Well I finally settled down about it and chalked it up to a freaky weird coincidence when two days later it happened again.  Same deal.  Email shows up on my phone screen like a brand new email.  I open it.  It is from Brian.  Same exact email now a second time.  The following week I get an error message on my screen that said:  "your text could not go through."  Well...I had not sent a text.  I opened the error message and it lead me to the actual text it was referring to... and it was the last text I ever sent to Kara; asking "Are you okay?"  She was not.  I had been texting both of them alternately all morning with no answer and that was my last text to her before I sent someone to the house to check on them.
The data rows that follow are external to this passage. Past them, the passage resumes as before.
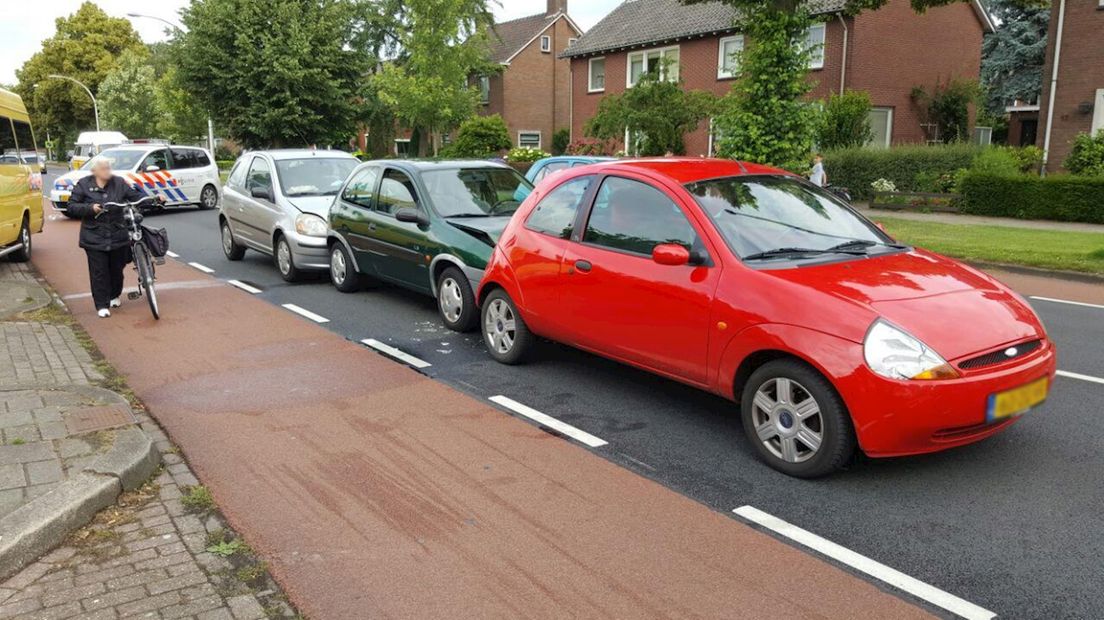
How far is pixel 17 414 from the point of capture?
17.6 feet

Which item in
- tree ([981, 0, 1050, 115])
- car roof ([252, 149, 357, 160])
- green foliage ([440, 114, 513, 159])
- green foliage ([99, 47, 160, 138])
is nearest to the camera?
car roof ([252, 149, 357, 160])

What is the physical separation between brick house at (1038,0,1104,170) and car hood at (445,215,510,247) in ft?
70.5

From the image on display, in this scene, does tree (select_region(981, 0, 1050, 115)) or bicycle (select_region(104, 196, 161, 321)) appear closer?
bicycle (select_region(104, 196, 161, 321))

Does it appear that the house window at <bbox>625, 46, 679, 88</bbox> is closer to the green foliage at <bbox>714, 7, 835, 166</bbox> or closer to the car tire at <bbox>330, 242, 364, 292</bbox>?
the green foliage at <bbox>714, 7, 835, 166</bbox>

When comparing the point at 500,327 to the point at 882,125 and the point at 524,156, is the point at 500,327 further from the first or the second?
the point at 524,156

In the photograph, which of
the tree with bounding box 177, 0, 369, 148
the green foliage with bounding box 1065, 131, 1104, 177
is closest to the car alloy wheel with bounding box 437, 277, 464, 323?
the green foliage with bounding box 1065, 131, 1104, 177

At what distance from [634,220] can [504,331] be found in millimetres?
1738

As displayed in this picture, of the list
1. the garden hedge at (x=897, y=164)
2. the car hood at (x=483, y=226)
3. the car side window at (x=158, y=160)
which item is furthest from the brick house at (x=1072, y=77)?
the car side window at (x=158, y=160)

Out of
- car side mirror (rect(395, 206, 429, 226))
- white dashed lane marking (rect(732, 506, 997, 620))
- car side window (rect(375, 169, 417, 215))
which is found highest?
car side window (rect(375, 169, 417, 215))

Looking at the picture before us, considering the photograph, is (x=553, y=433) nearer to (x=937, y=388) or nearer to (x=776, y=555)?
(x=776, y=555)

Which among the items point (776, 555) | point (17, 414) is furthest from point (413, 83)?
point (776, 555)

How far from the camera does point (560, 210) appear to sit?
6434mm

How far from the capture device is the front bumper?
13.7 ft

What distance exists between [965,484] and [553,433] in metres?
2.35
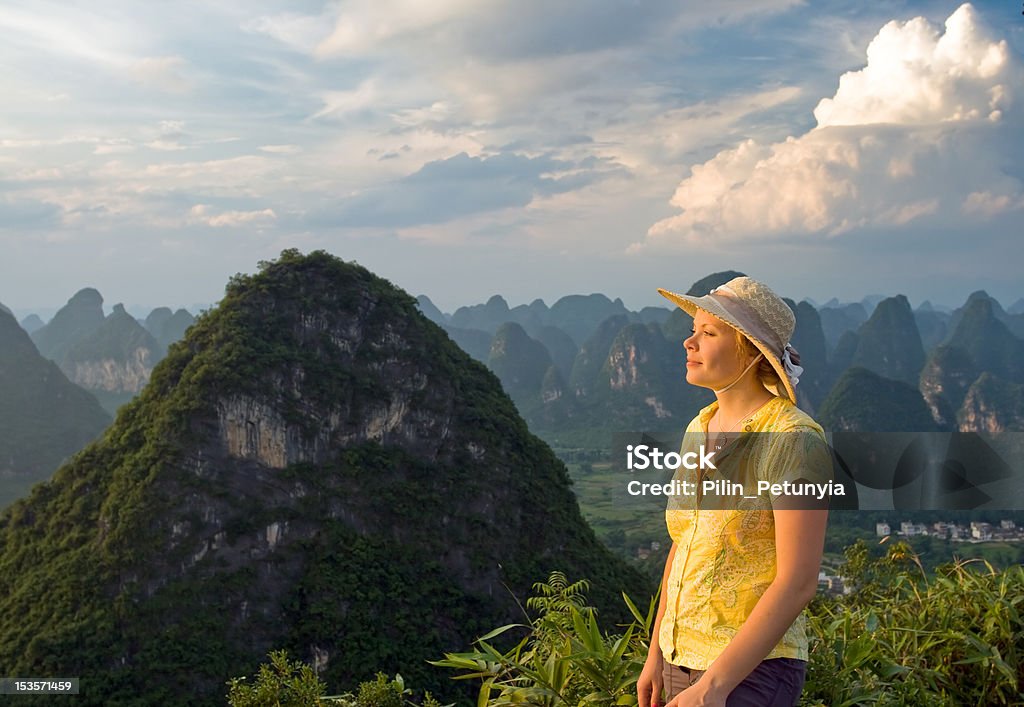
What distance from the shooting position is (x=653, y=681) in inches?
49.6

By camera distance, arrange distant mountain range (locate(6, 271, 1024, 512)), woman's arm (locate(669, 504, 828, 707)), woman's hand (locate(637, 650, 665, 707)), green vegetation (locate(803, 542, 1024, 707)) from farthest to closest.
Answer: distant mountain range (locate(6, 271, 1024, 512)), green vegetation (locate(803, 542, 1024, 707)), woman's hand (locate(637, 650, 665, 707)), woman's arm (locate(669, 504, 828, 707))

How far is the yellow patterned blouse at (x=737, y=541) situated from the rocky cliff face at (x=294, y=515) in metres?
13.4

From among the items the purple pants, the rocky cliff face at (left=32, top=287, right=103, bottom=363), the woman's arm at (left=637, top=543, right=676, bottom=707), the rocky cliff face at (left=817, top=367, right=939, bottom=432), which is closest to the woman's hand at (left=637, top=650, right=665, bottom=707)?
the woman's arm at (left=637, top=543, right=676, bottom=707)

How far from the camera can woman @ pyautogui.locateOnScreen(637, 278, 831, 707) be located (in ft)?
3.39

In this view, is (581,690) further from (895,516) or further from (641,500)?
(895,516)

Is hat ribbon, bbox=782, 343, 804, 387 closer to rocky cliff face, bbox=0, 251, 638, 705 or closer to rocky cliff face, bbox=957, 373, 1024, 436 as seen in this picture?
rocky cliff face, bbox=0, 251, 638, 705

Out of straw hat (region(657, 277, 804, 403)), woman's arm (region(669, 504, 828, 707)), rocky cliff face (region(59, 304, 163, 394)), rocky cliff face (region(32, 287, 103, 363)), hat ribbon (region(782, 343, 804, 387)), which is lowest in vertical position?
woman's arm (region(669, 504, 828, 707))

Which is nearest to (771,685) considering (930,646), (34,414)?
→ (930,646)

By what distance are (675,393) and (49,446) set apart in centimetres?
4177

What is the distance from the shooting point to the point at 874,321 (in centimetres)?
6806

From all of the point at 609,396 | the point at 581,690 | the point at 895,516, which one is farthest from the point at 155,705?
the point at 609,396

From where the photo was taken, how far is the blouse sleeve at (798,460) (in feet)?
3.38

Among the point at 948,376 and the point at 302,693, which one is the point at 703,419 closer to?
the point at 302,693

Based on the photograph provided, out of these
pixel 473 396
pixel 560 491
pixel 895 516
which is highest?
pixel 473 396
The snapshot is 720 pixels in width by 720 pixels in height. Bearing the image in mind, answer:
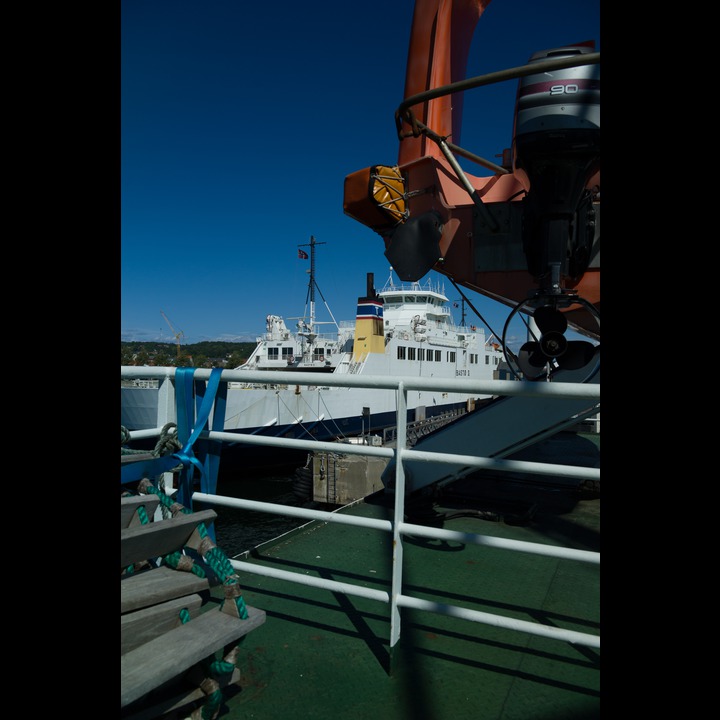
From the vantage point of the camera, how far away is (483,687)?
194 cm

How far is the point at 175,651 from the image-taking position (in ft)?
4.16

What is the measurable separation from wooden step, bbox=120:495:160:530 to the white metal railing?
457mm

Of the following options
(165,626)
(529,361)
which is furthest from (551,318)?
(165,626)

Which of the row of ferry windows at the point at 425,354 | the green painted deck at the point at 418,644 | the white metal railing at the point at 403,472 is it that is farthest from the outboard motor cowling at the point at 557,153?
the row of ferry windows at the point at 425,354

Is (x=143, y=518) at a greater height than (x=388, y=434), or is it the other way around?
(x=143, y=518)

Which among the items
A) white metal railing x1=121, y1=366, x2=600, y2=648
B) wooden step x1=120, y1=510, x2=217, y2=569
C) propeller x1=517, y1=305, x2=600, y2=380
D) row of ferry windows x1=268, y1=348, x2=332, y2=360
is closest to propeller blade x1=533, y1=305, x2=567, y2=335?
propeller x1=517, y1=305, x2=600, y2=380

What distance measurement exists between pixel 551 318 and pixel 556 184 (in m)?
0.79

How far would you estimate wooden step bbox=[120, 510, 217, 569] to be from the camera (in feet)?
4.59

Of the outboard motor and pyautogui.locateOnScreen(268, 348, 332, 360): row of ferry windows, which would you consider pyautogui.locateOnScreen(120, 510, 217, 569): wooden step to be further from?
pyautogui.locateOnScreen(268, 348, 332, 360): row of ferry windows
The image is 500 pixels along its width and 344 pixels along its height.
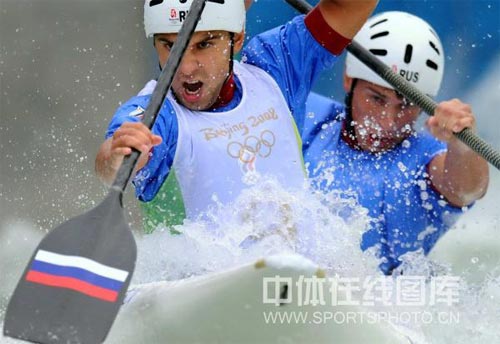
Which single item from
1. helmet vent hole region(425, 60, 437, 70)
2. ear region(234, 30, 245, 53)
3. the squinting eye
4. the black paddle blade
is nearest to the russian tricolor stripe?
the black paddle blade

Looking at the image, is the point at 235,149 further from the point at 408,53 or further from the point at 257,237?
the point at 408,53

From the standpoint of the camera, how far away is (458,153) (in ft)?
11.2

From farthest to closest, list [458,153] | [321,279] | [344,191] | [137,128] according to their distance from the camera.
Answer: [344,191], [458,153], [137,128], [321,279]

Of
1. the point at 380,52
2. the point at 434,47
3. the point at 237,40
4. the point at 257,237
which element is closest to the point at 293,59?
the point at 237,40

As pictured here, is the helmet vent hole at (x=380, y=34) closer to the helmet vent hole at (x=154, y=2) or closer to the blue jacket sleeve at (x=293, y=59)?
the blue jacket sleeve at (x=293, y=59)

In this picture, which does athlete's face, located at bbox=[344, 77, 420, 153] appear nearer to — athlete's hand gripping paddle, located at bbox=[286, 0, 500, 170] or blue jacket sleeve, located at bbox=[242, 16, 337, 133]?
athlete's hand gripping paddle, located at bbox=[286, 0, 500, 170]

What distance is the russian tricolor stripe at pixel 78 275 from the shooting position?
2557 mm

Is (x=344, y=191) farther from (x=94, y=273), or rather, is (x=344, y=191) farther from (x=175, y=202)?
(x=94, y=273)

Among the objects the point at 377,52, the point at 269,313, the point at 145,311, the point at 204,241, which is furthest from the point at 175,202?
the point at 377,52

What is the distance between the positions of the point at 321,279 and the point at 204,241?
55 centimetres

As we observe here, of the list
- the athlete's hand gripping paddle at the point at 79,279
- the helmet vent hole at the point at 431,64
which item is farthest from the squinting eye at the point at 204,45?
the helmet vent hole at the point at 431,64

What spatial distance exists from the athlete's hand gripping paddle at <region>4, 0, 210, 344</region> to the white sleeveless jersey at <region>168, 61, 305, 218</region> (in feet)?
1.35

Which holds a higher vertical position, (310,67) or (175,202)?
(310,67)

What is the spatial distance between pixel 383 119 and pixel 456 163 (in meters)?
0.39
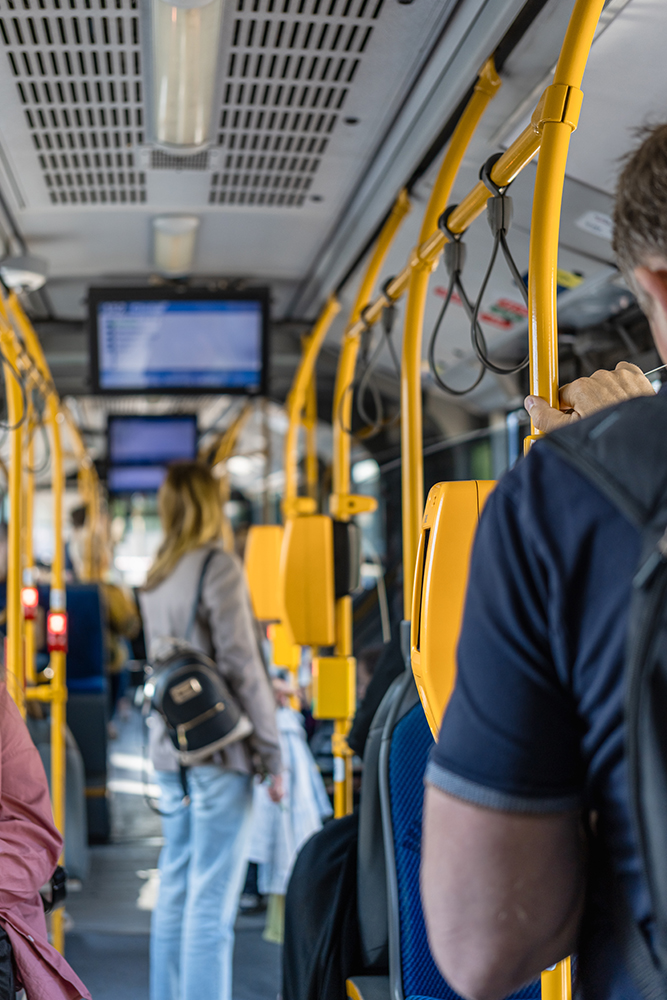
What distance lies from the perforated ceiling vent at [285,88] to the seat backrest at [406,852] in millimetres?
1664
But again "this" a few months shy of five years ago! And believe it or not - that too, actually happened a second time a week later.  And this past Monday - I got the email from Brian now a third time!  This has never happened with any other emails as long as I have had a smartphone. Never.  And now out of thousands of archived emails - this one email has come up on my screen as if it had just been received - three times! And I have also never had an error message come up like that and did not in fact even get that error message the day or days shortly after I sent it.  But I get it twice almost five years later and within days of the emails from Brian???

That is crazy and I really do not know what to make of it.